Source text below:

Springfield Chili Dog’s
I’m a librarian and count myself lucky–my job doesn’t hold much stress, I get to work with interesting people (librarians & patrons), it pays pretty well, and I feel like I helped at least one person every day. In addition to these perks I get to travel to exotic locales for library conferences. Okay, maybe I’m stretching the truth–most conferences take place in dull towns during the off season (think Duluth in winter). This time, my trip took me to Springfield, MA for the Massachusetts Library Association.

End of Source text.

- [Task 1]:
Repeat the part of the Springfield chili dog post from "Springfield Chili Dog’s" up to and including "Massachusetts Library Association.".
- [Task 2]:
In the Springfield chili dog post, what organization was the writer's trip to Springfield, MA for?
- [Task 3]:
Resume the Springfield chili dog post, picking up after its final sentence.
The data that comes after this text has no connection to it.

Records below:

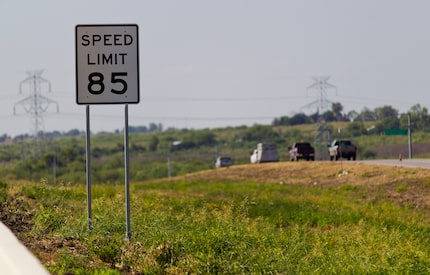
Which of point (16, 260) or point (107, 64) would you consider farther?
point (107, 64)

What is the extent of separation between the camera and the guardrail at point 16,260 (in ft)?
28.1

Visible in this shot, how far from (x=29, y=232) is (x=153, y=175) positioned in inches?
3103

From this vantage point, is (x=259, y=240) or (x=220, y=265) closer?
(x=220, y=265)

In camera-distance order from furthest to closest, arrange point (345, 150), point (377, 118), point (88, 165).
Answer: point (377, 118), point (345, 150), point (88, 165)

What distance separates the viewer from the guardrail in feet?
28.1

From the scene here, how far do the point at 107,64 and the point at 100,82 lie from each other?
0.30 meters

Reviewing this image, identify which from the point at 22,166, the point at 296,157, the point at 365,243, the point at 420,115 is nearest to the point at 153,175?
the point at 22,166

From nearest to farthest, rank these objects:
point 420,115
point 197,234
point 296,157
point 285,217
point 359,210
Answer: point 197,234 < point 285,217 < point 359,210 < point 296,157 < point 420,115

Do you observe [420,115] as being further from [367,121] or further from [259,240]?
[259,240]

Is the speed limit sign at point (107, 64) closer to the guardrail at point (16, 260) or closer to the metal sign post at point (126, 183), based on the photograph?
the metal sign post at point (126, 183)

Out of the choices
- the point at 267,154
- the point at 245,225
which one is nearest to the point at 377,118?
the point at 267,154

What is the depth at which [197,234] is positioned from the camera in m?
14.2

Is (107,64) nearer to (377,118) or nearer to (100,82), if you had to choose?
(100,82)

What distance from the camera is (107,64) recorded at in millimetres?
15023
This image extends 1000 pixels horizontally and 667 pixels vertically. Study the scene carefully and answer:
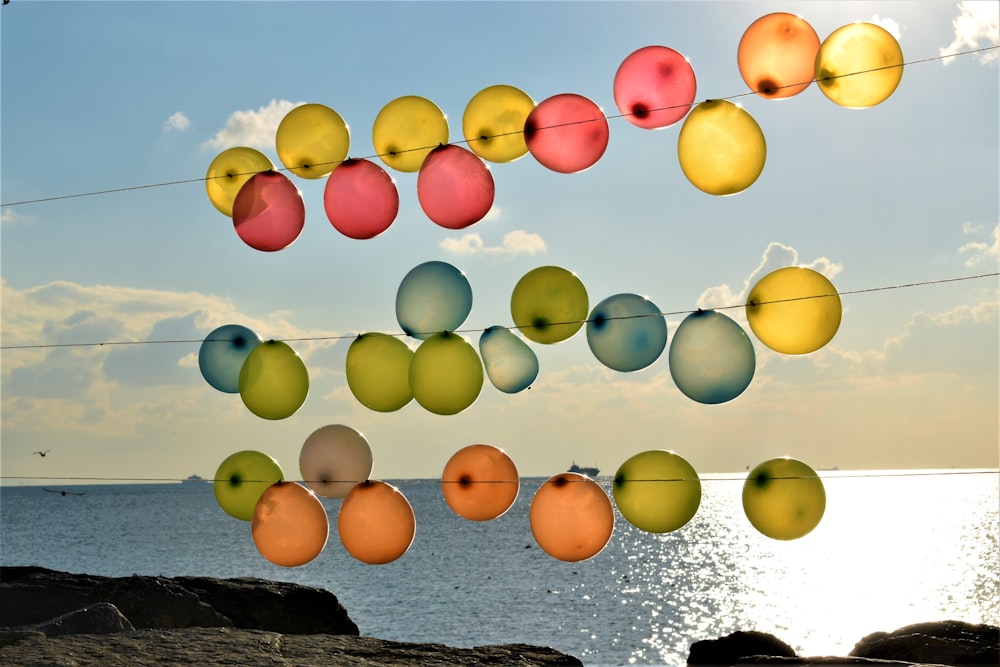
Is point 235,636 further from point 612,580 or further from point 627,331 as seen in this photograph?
point 612,580

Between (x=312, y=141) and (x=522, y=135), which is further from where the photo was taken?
(x=312, y=141)

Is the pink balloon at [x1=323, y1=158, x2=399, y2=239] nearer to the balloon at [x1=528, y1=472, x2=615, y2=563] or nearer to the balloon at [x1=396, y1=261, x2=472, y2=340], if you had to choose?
the balloon at [x1=396, y1=261, x2=472, y2=340]

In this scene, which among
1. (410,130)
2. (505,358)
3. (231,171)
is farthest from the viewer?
(231,171)

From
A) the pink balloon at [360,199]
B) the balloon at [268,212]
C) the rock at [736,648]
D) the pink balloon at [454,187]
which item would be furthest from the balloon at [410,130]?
the rock at [736,648]

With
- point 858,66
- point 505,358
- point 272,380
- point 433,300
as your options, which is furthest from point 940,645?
point 272,380

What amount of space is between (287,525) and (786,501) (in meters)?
2.69

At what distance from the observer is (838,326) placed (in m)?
5.23

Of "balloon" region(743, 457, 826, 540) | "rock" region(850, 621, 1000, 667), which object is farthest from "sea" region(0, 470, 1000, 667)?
"rock" region(850, 621, 1000, 667)

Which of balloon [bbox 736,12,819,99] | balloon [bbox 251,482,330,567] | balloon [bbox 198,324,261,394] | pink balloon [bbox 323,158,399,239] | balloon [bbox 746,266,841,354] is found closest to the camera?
balloon [bbox 746,266,841,354]

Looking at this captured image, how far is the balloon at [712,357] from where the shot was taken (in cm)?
517

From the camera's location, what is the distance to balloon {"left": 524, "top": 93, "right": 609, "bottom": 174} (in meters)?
5.46

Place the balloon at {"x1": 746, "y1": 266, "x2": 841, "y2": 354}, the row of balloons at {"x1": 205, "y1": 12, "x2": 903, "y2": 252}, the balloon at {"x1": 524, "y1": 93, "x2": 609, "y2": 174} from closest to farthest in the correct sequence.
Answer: the balloon at {"x1": 746, "y1": 266, "x2": 841, "y2": 354} < the row of balloons at {"x1": 205, "y1": 12, "x2": 903, "y2": 252} < the balloon at {"x1": 524, "y1": 93, "x2": 609, "y2": 174}

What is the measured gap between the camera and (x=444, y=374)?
5.40m

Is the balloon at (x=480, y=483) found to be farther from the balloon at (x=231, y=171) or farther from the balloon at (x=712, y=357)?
the balloon at (x=231, y=171)
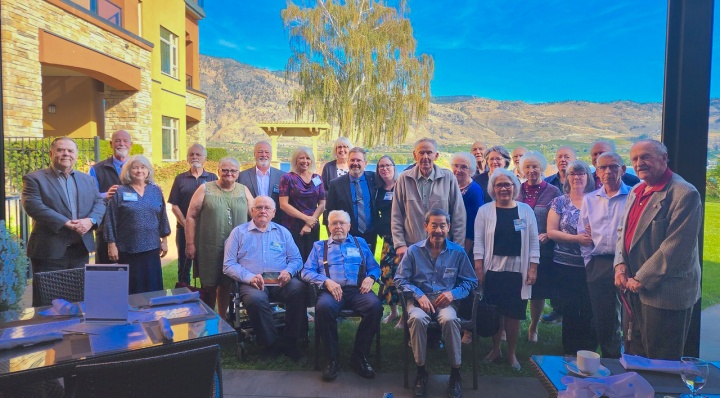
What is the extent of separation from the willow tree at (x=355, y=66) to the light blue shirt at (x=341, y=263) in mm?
14424

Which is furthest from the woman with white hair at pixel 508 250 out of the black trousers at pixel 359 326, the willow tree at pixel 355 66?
the willow tree at pixel 355 66

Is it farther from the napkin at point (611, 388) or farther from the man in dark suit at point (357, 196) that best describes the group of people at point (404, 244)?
the napkin at point (611, 388)

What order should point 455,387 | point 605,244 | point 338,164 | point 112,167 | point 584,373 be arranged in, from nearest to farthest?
point 584,373
point 455,387
point 605,244
point 112,167
point 338,164

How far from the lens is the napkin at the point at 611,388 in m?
1.58

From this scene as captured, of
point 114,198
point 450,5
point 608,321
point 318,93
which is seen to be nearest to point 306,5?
point 318,93

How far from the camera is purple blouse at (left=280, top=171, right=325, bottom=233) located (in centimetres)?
421

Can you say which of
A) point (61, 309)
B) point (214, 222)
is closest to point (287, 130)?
point (214, 222)

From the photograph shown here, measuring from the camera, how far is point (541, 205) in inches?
144

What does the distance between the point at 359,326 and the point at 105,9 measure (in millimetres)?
11671

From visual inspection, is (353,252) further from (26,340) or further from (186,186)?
(26,340)

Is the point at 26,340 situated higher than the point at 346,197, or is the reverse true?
the point at 346,197

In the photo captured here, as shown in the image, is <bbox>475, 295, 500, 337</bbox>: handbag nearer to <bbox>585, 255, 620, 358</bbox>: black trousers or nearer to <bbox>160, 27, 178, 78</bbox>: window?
<bbox>585, 255, 620, 358</bbox>: black trousers

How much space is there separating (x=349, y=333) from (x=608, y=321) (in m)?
2.06

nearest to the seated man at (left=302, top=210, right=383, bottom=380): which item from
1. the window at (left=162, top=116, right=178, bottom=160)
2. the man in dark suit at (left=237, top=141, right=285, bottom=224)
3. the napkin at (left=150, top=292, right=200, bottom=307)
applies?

End of Records.

- [Reply 1]:
Springfield Chili Dog’s
I’m a librarian and count myself lucky–my job doesn’t hold much stress, I get to work with interesting people (librarians & patrons), it pays pretty well, and I feel like I helped at least one person every day. In addition to these perks I get to travel to exotic locales for library conferences. Okay, maybe I’m stretching the truth–most conferences take place in dull towns during the off season (think Duluth in winter). This time, my trip took me to Springfield, MA for the Massachusetts Library Association.

- [Reply 2]:
The Massachusetts Library Association.

- [Reply 3]:
Since I have a sixth-sense about hot dogs, I caught sight of this hot dog stand on my way from the bus station to the hotel. I thought the prominent Sabrett signs were a little out of place, since they’re the hot dogs sold by NYC street cart vendors, but I figured the signs must have been bought used and meant to spruce up the stand. I couldn’t have been more wrong. Gene, the owner and operator of the wagon (and also professional truck driver and pastor) proudly told me he drives down to NYC once a week to pick up his Sabrett hot dogs. He built–by hand–5 of these hot dog wagons for his children, all of whom weren’t interested in taking on a fledgling weenie wagon business, so he took one and set out to start a hot dog empire. I asked if he’d be interested in selling any of the 4 other wagons he wasn’t using and he was pretty adamantly against it–told me that he built them with his hands and by the sweat of his brow, so he couldn’t see any reason to give them up.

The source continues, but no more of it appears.